OLD city centre pub The Harp of Erin has a history interwound with Bradford’s Irish community.

Here, Paul Jennings, the author of Bradford Pubs and The Local: A History of the English Pub, looks at the origins of The Harp of Erin, and how it evolved over a century from a housing cluster built for the city’s fast-growing Victorian population.

“The Harp of Erin, at the corner of Chain Street and West End Street, just off Westgate, is photographed here in the mid-1980s. It sheds light on several aspects of Bradford’s history. The land on which it was built had belonged to Joseph Middleton, who was the landlord of the Pack Horse Inn in Westgate. The trustees under his will sold a plot in 1821 on which were built 10 cottages.

This was part of the Longlands district, one of several housing developments for the town’s fast-growing population. They included many Irish men and women, who had been arriving in Bradford since the 1820s but whose numbers were swelled by the terrible Famine in Ireland of the mid-1840s. By 1851 they made up getting on for one in 10 of the population.

In 1868, two of the cottages were converted into a beerhouse, first called the Rawsons Arms and later the Full Measure.

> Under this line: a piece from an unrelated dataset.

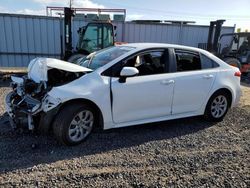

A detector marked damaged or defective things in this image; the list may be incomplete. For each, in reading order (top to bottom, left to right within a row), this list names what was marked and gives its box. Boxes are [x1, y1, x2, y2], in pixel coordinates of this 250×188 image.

crumpled hood [27, 57, 92, 83]
front bumper damage [4, 91, 61, 132]
damaged white car [4, 43, 242, 145]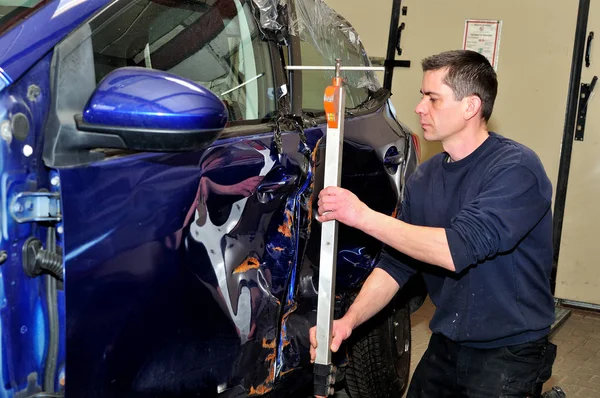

But then landlord Patrick Henry, who took the pub in 1882, changed its name to the Harp of Erin. He himself had been born In Ireland and clearly wished the fact to be reflected in his pub.

Pubs were just one of a range of religious and social institutions which served the town’s Irish community. Under Patrick, the pub was also a grocer’s shop and took in lodgers.

The 1891 census shows a plasterer’s labourer and a blacksmith’s striker there, both also born in Ireland. There were Catholic churches like nearby St Patrick’s, or in other areas of Irish settlement St Anne’s, St Mary’s or St Joseph’s and schools like St Bede’s and St Joseph’s. There were a range of social clubs too, some of them named for Irish nationalist heroes, like Wolfe Tone, Michael Davitt or John Dillon.

Indeed, the community hosted visits by several famous leaders, notably the great Home Rule campaigner Charles Stuart Parnell in 1877 and his successor John Redmond in 1901. The founder of Sinn Fein, Arthur Griffith, twice addressed meetings in 1920 at the height of the armed campaign for independence.

By that time the Harp of Erin had been rebuilt. The whole of the Longlands district formed part of a slum clearance scheme and new council housing, the earliest in the city, was built on the site. Most of the pubs too were demolished but the Harp was spared and under owners Bradford brewers Waller and Son the present building erected in 1911. The building plan shows a central bar, smoke room, bar parlour, tap room and kitchen, with the WC and urinal out in the yard.”

Other pubs highlighted by Mr Jennings on this page have included the Ring ‘O’ Bells, on Bolton Road, an old 'canal pub' which witnessed Bradford's modern history, and The Westgate, dating back to the 17th century and one of the city's oldest drinking establishments.